Formula One teams could face a soccer-style promotion and relegation system, according to plans being considered by Max Mosley.
Mosley, president of the sport's world governing body (FIA), believes the system could be introduced if proposals to cut costs in F1 lead to more entries than there are vacancies on the grid.
F1, which is limited to 12 teams, has a feeder series, GP2. Although drivers move between the two, it has been very rare for a team to make the leap because of the huge costs involved in trying to compete in the top flight.
"There should be a system of some kind," Mosley told reporters.
"What ought to happen is there should be a formula below F1 which should be much less expensive and through which it should be compulsory to pass in order to get a (drivers`) super licence.
"Whoever is the best in that should be allowed to move in on whatever basis, rather like a league, and the least good in F1 should perhaps drop out.

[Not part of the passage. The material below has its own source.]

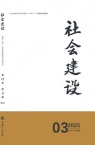 社会建设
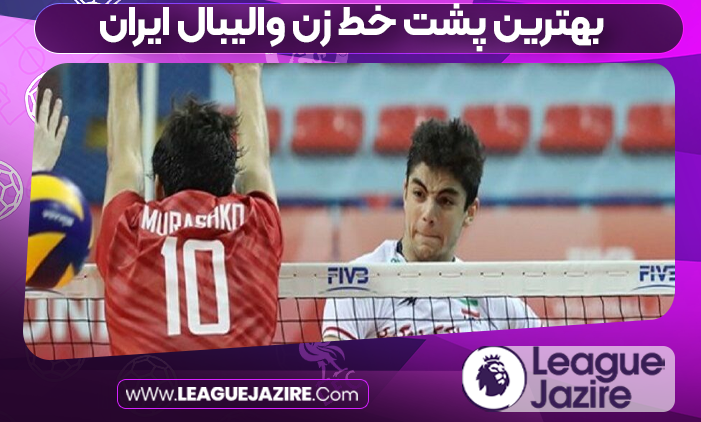 بهترین پشت خط زن والیبال ایران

"That is sometime in the future but it definitely is on the radar. In a logical system you cannot have a closed shop and we see that with the system that we have got now."
Mosley believes a promotion-relegation style system would help introduce young blood into a sport where several team principals have been around for 30 years or more.
"Until Christian Horner (Red Bull) came along there wasn't a single team principal under 50," said Mosley. "Whereas when I started there was hardly any over 40.
"We have all grown old together but none of us noticed because (Formula One supremo) Bernie (Ecclestone) was always a bit older than the rest of us and one or two disappeared.
"Frank (Williams) and Ron (Dennis) have all been there since the end of the 1960s."